_Consigne 1_
Selon le texte extrait, combien de camions le marché de gros de Casablanca a-t-il reçus, et combien en reçoit-il habituellement ?
_Consigne 2_
Indiquez si chacune de ces affirmations concorde avec le texte extrait, en répondant par oui ou par non et en citant les mots décisifs du texte : (a) hier, le cageot de tomate valait 200 DH ; (b) le prix de la sardine a atteint 30 DH ; (c) les marchés de gros de Casablanca drainent 2 millions de tonnes par jour.

Perturbation du trafic, risque de paralysie de l’économie, pénurie de produits de base… Alors que routiers et chauffeurs de taxis poursuivent leur grève, les dommages collatéraux n’en finissent pas.

Et tout le monde paye, du gros industriel, en passant par le transitaire et jusqu’à la ménagère. Les prix des fruits et légumes ont flambé, les étalages font grise mine. Et pour cause, il n’y a pas d’arrivages depuis plusieurs jours. Les marchés de gros sont en stand-by. Pour Hamid Louale, président de la Fédération des marchés de gros, la situation est chaotique: «Nous ne savons même pas ce qui se passe. Les chauffeurs annoncent des grèves de 48h qui durent une semaine. Ceux qui veulent travailler sont intimidés, cela frise l’anarchie». Une anarchie qui coûte cher. En effet, le cageot de tomate vendu en moyenne 80 DH en valait 200 hier. A 5 DH donc le kilo chez le grossiste, le kilo de tomate arrive à 10 DH dans le panier de la ménagère dans un marché ordinaire à Casablanca. De même pour les autres légumes: haricot vert à 20 DH, pommes de terres à 8 et oignons à 10. Le prix de la sardine, quant à lui, a atteint les 20 DH. Une difficulté d’approvisionnement qui encourage la spéculation au niveau des détaillants. Le panier de la ménagère s’en ressent et les petites ou même moyennes bourses se retrouvent pénalisées. Il faut dire aussi que les chemins de ravitaillement sont difficiles.

Amendé ou retiré
Entre barrages improvisés, intimidations et jets de pierres, les chauffeurs les plus téméraires doivent passer par des chemins de traverse et autres pistes pour les contourner. Résultat: les prix de transport montent en flèche. 60 centimes au lieu de 10 pour un Agadir/Casablanca et jusqu’à 2 DH pour atteindre Fès. Le marché de gros de la capitale du Saïss n’a pas accueilli plus de 10 camions jeudi matin, alors qu’ils sont d’habitude plus de 150. A Casablanca, ils étaient 350 au lieu des 450 habituels. Du coup, les marchés de gros, drainant quelque 3 millions de tonnes quotidiennes (dont 1 million pour Casablanca) se retrouvent avec un trafic en baisse d’environ 80%, précise le président de la Fédération des marchés de gros.

_Liste fournie_
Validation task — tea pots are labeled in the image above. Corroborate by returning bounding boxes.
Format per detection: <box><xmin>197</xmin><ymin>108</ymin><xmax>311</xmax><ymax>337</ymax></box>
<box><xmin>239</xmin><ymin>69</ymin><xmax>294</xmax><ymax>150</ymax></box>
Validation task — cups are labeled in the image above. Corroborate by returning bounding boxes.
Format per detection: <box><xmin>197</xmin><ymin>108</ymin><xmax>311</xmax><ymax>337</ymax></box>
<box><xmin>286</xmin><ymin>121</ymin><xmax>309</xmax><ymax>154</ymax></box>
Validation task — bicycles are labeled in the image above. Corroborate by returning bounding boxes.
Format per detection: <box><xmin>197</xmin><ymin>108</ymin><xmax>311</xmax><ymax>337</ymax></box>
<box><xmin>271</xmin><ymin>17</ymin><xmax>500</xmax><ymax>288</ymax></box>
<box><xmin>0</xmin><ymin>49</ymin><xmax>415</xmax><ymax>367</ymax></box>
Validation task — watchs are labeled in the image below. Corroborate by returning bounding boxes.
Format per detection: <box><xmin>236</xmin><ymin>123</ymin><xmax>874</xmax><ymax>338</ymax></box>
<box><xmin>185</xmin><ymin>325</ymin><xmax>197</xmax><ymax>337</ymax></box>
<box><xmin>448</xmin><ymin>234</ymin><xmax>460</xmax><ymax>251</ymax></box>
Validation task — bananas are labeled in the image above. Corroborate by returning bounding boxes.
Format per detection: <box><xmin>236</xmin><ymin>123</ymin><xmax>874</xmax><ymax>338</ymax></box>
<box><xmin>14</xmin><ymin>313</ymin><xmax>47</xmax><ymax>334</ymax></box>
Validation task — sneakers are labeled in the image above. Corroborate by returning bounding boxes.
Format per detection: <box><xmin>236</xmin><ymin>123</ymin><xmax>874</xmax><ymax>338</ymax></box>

_Solution détaillée 1_
Il en a reçu 350, contre 450 d'habitude.

_Solution détaillée 2_
(a) Oui : « le cageot de tomate vendu en moyenne 80 DH en valait 200 hier ».
(b) Non : « Le prix de la sardine, quant à lui, a atteint les 20 DH ».
(c) Non : « drainant quelque 3 millions de tonnes quotidiennes (dont 1 million pour Casablanca) ».